The results of experimental studies on hydrogen-enhanced conductivity at high temperatures provide reasonable explanation of some of the key geophysical observations (Fig. 10). However, this work is highly preliminary, and much more needs to be studied. They include the further characterization of hydrogen-assisted conductivity in olivine including the study on the sensitivity to water content and its extension to deep mantle minerals.

Recently, Sun et al. (2015) reported the experimental results on the H-D isotope diffusion in ringwoodite. Further studies on wadsleyite and comparison to electrical conductivity will be helpful in understanding the role of hydrogen in electrical conductivity.

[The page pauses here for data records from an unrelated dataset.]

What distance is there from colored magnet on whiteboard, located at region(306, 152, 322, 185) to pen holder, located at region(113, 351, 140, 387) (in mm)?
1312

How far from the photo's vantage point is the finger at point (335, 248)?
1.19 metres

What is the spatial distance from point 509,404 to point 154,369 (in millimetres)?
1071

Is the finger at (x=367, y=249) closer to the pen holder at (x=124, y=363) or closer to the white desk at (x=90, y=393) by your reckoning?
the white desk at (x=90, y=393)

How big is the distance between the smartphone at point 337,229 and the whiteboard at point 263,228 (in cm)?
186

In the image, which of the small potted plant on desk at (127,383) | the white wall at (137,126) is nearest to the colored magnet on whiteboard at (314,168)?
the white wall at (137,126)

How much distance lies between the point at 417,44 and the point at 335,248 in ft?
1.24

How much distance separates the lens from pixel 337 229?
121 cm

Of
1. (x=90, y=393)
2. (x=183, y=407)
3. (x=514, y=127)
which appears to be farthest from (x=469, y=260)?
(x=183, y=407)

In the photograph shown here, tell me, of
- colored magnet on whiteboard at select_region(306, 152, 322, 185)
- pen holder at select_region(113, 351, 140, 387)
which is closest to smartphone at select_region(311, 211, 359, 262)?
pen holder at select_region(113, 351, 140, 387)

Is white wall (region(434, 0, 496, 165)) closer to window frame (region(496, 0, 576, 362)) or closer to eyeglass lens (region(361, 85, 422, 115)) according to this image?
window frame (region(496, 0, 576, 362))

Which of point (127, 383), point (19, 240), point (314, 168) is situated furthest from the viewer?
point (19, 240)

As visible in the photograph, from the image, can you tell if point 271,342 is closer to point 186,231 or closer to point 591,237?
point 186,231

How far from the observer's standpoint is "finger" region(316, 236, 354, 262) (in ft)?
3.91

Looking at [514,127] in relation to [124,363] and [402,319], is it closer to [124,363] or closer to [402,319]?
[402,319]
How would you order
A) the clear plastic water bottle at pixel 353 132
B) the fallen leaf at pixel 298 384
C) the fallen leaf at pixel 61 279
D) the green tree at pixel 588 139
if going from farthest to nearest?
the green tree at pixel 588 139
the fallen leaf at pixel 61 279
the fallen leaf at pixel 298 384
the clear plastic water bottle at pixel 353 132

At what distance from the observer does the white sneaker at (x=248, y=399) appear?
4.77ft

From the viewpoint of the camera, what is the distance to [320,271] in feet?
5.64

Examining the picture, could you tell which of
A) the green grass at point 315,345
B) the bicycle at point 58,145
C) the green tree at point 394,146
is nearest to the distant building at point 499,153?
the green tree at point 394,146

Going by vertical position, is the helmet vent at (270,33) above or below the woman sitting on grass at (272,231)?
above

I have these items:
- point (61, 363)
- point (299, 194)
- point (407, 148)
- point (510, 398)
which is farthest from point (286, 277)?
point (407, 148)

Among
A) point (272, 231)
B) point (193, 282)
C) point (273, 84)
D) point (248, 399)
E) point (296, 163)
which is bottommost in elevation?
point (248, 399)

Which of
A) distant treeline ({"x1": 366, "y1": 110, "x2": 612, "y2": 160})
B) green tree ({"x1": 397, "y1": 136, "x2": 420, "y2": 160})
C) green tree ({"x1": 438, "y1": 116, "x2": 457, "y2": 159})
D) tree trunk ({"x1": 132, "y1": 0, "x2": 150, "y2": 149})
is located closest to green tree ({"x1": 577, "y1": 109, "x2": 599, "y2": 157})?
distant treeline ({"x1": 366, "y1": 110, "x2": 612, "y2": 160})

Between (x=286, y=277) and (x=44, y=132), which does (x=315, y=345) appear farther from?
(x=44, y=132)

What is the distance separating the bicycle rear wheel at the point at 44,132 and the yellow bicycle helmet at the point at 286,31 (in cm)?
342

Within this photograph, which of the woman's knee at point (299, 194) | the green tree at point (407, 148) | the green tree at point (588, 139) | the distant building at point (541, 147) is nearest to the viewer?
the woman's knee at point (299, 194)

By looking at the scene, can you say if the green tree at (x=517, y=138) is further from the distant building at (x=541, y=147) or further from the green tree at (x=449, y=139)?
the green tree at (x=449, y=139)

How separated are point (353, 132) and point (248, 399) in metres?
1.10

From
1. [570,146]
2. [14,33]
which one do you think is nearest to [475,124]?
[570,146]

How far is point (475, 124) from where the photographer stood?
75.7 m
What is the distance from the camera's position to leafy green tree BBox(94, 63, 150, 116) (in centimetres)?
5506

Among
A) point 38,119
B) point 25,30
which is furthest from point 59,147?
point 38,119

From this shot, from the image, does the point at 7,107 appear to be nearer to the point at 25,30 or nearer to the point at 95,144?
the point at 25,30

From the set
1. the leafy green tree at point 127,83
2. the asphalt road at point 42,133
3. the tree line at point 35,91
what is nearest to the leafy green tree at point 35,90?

Perhaps the largest remaining issue in hydrogen-assisted electrical conductivity is the role of this process in the lower mantle minerals. If one uses an analogy with ceramics, it may be expected that substantial amount of hydrogen can be dissolved in bridgmanite that might enhance electrical conductivity (Navrotsky 1999). However, the situation is not simple. Previous studies on hydrogen solubility in bridgmanite showed a broad range of results (e.g., Kaminsky 2018) that is partly caused by the presence or absence of hydrogen-rich inclusions. Also lower mantle minerals (bridgmanite and ferropericlase) contain much larger amount of ferric Fe and other point defects than in shallow mantle minerals such as olivine (e.g., Otsuka and Karato 2015). Consequently, it is not clear if hydrogen has a large effect on any defect-related properties.

Several studies have been conducted on the electrical conductivity in lower mantle minerals (Dobson et al. 1997; Katsura et al. 1998; Peyronneau and Poirier 1989). However, in none of the existing experimental studies, hydrogen content in the lower mantle samples was measured, and also in all of them, electrical conductivity was measured using DC technique. Some hydrogen might have been present in these samples, but when DC technique is used the influence of hydrogen cannot be determined because hydrogen should have lost from the electrodes. Determining the role of hydrogen in the lower mantle mineral is important to place constraint on the global water circulation (Karato 2011, 2015b).